Edward Quinn (1920–1997) was born in Ireland. He lived and worked as a photographer from the 1950s, on the Côte d'Azur, during the "golden fifties" the playground of the celebrities from the world of show biz, art and business.

The rich and the famous came to the French Riviera to relax. But the movie stars knew how much their off-screen image counted; Quinn was at the right place at the right time, making spontaneous images which caught their charm, sophistication and chic. Amongst celebrities and stars captured on film by Quinn were Grace Kelly, Brigitte Bardot, Marlon Brando, Sophia Loren, Aristotle Onassis, Maria Callas, Winston Churchill, and Somerset Maugham.

In 1951 Edward Quinn met and photographed Pablo Picasso for the first time. Their friendship lasted until Picasso's death in 1973. This encounter with Picasso was to be greatly influential to Quinn himself and to his subsequent work. Quinn is the author of several books and films about Picasso.

Since the 1960s Quinn concentrated his work on artists, amongst them Max Ernst, Alexander Calder, Francis Bacon, Salvador Dalí, Graham Sutherland, David Hockney.

In the late 1980s an intense relationship, similar to his friendship with Picasso, linked Quinn to Georg Baselitz.

From 1992 until his death in 1997, Edward Quinn lived near Zürich with his Swiss wife Gret, who died in 2011. Quinn's nephew Wolfgang Frei now manages the extensive photo archive and founded the Edward Quinn Archive Ltd.

» **WORK ORDER 1**: Reproduce the part of the Edward Quinn biography from "Edward Quinn (1920–1997)" up to and including "and Somerset Maugham.", word for word.
» **WORK ORDER 2**: Write the next part of the Edward Quinn biography, picking up after its final sentence.

» **DATASET CONTENT**:
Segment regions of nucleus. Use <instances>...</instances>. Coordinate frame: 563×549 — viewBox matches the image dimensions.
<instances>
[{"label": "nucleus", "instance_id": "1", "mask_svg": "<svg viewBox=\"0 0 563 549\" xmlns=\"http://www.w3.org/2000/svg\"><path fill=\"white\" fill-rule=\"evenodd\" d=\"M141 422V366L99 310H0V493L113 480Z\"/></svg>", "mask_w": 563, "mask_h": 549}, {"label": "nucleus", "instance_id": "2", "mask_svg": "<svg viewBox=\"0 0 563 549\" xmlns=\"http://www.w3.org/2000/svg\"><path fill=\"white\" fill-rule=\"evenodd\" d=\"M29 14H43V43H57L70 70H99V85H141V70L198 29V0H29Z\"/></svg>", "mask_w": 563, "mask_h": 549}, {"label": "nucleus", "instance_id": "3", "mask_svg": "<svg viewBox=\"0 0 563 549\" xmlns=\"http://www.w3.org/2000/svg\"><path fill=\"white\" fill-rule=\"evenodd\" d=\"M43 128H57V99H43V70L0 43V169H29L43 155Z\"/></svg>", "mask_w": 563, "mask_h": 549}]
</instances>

» **TASK OUTPUT 1**:
Edward Quinn (1920–1997) was born in Ireland. He lived and worked as a photographer from the 1950s, on the Côte d'Azur, during the "golden fifties" the playground of the celebrities from the world of show biz, art and business.

The rich and the famous came to the French Riviera to relax. But the movie stars knew how much their off-screen image counted; Quinn was at the right place at the right time, making spontaneous images which caught their charm, sophistication and chic. Amongst celebrities and stars captured on film by Quinn were Grace Kelly, Brigitte Bardot, Marlon Brando, Sophia Loren, Aristotle Onassis, Maria Callas, Winston Churchill, and Somerset Maugham.

» **TASK OUTPUT 2**:
Exhibitions 
 2020: Von Picasso bis Hockney. Edward Quinn. Künstlerfotograf. Stadtturmgalerie Gmünd/A
 2019: Picasso. L'altra meta del cielo. Museo Mediceo di Palazzo Medici Riccardi, Firenze
 2019: Picasso e la fotografia. Le fotografie di Edward Quinn, 1951-1973. Palazzo Merulana, Roma
 2019: Monaco, 6 May 1955. Photos by Edward Quinn of the first meeting of Grace Kelly and Prince Rainier. Palace of Monaco
 2019: Picasso to Hockney. Edward Quinn, Photographer of Artists. ArteF Gallery, Zurich
 2018: Picasso - Ritratto intimo. Foto di Edward Quinn. Palazzo Buffalini - Piazza Duomo. Spoleto/Italia
 2018: Picasso. La scultura. Galleria Borghese, Roma. With photographs of Picasso's sculpture studio by Edward Quinn.
 2018: Edward Quinn – Riviera Cocktail. Leica Galerie Salzburg 
 2018: Picasso/Dominguin – une amitié. With 26 Photographs by Edward Quinn. Musée des Cultures Taurines, Nîmes  
 2018: My Friend Picasso: 125 Photographs by Edward Quinn. Castletown House, Kildare, near Dublin, Ireland
 2018: Picasso e l'altra metà del cielo. With 80 Photographs by Edward Quinn. Apulia/Italy: Palazzo Tanzarella Ostuni 
 2018: Edward Quinn – Mein Freund Picasso. 125 selten ausgestellte Fotografien. Kunstmuseum Picasso, Münster 
 2018: Des Animaux et des Stars – Stars and Pets. Musée de la Gendarmerie et du Cinéma, Saint-Tropez
 2017: Edward Quinn - My Friend Picasso, Danubiana Meulensteen Art Museum, Bratislava: 125 Photos by Edward Quinn
 2017: Picasso and Maya. Father and Daughter. Gagosian Gallery. With 42 photos by Edward Quinn. (Group Exhibition)
 2017: Picasso sans cliché. Photographies d’Edward Quinn, Musée Picasso Antibes
 2016: Picasso's Picassos. Gagosian, Madison Av., New York (Group Exhibition)
 2016: Picasso, Regards croisés (Picasso, Fresh Perspectives), Château Palmer, Margaux, France
 2016: Edward Quinn - Stars & Cars, ArteF - Galerie für Kunstfotografie, Zurich
 2016: Pablo Picasso, Légende de l’art, Picasso Ceramics and 83 Edward Quinn Photos, Saint-Tropez, Salle Jean Despas 
 2016: Picasso In China. Riverside Art Museum Beijing.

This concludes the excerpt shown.